YOUR GOAL>
The records below need to be printed in full. Keep each one exact.

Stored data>
....

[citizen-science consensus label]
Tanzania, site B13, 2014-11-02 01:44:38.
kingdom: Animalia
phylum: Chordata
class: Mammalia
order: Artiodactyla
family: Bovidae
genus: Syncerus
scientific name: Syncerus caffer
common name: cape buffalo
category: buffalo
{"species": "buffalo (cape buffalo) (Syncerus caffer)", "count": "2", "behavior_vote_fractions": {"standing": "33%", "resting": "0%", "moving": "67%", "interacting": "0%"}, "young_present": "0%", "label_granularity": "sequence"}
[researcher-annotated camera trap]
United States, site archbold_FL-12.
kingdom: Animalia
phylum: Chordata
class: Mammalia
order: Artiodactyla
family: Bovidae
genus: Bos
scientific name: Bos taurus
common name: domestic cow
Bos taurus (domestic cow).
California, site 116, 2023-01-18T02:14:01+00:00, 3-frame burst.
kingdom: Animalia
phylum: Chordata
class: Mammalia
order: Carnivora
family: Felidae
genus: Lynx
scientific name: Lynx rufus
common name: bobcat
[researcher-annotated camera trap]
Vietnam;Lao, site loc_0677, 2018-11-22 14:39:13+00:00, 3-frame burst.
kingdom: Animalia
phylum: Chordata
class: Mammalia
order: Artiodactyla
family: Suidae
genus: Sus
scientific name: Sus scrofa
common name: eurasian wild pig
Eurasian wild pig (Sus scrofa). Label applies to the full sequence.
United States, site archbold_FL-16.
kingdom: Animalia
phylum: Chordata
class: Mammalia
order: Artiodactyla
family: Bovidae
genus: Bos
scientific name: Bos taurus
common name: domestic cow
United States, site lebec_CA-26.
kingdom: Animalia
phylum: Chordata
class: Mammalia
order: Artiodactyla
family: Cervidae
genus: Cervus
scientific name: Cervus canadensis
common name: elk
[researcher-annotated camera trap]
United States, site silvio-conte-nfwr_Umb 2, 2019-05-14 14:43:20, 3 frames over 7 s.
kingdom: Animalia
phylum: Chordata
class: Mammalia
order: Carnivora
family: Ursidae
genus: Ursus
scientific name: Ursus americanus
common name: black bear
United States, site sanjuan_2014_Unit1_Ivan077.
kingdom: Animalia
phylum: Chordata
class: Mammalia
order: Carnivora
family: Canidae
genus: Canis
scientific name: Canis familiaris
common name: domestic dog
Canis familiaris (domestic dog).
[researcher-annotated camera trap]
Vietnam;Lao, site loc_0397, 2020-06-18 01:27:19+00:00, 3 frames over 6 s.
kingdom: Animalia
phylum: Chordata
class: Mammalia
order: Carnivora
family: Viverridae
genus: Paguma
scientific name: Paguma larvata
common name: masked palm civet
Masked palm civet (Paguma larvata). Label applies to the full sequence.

....

RESULT OF THIS EXERCISE>
[citizen-science consensus label]
Tanzania, site B13, 2014-11-02 01:44:38.
kingdom: Animalia
phylum: Chordata
class: Mammalia
order: Artiodactyla
family: Bovidae
genus: Syncerus
scientific name: Syncerus caffer
common name: cape buffalo
category: buffalo
{"species": "buffalo (cape buffalo) (Syncerus caffer)", "count": "2", "behavior_vote_fractions": {"standing": "33%", "resting": "0%", "moving": "67%", "interacting": "0%"}, "young_present": "0%", "label_granularity": "sequence"}
[researcher-annotated camera trap]
United States, site archbold_FL-12.
kingdom: Animalia
phylum: Chordata
class: Mammalia
order: Artiodactyla
family: Bovidae
genus: Bos
scientific name: Bos taurus
common name: domestic cow
Bos taurus (domestic cow).
California, site 116, 2023-01-18T02:14:01+00:00, 3-frame burst.
kingdom: Animalia
phylum: Chordata
class: Mammalia
order: Carnivora
family: Felidae
genus: Lynx
scientific name: Lynx rufus
common name: bobcat
[researcher-annotated camera trap]
Vietnam;Lao, site loc_0677, 2018-11-22 14:39:13+00:00, 3-frame burst.
kingdom: Animalia
phylum: Chordata
class: Mammalia
order: Artiodactyla
family: Suidae
genus: Sus
scientific name: Sus scrofa
common name: eurasian wild pig
Eurasian wild pig (Sus scrofa). Label applies to the full sequence.
United States, site archbold_FL-16.
kingdom: Animalia
phylum: Chordata
class: Mammalia
order: Artiodactyla
family: Bovidae
genus: Bos
scientific name: Bos taurus
common name: domestic cow
United States, site lebec_CA-26.
kingdom: Animalia
phylum: Chordata
class: Mammalia
order: Artiodactyla
family: Cervidae
genus: Cervus
scientific name: Cervus canadensis
common name: elk
[researcher-annotated camera trap]
United States, site silvio-conte-nfwr_Umb 2, 2019-05-14 14:43:20, 3 frames over 7 s.
kingdom: Animalia
phylum: Chordata
class: Mammalia
order: Carnivora
family: Ursidae
genus: Ursus
scientific name: Ursus americanus
common name: black bear
United States, site sanjuan_2014_Unit1_Ivan077.
kingdom: Animalia
phylum: Chordata
class: Mammalia
order: Carnivora
family: Canidae
genus: Canis
scientific name: Canis familiaris
common name: domestic dog
Canis familiaris (domestic dog).
[researcher-annotated camera trap]
Vietnam;Lao, site loc_0397, 2020-06-18 01:27:19+00:00, 3 frames over 6 s.
kingdom: Animalia
phylum: Chordata
class: Mammalia
order: Carnivora
family: Viverridae
genus: Paguma
scientific name: Paguma larvata
common name: masked palm civet
Masked palm civet (Paguma larvata). Label applies to the full sequence.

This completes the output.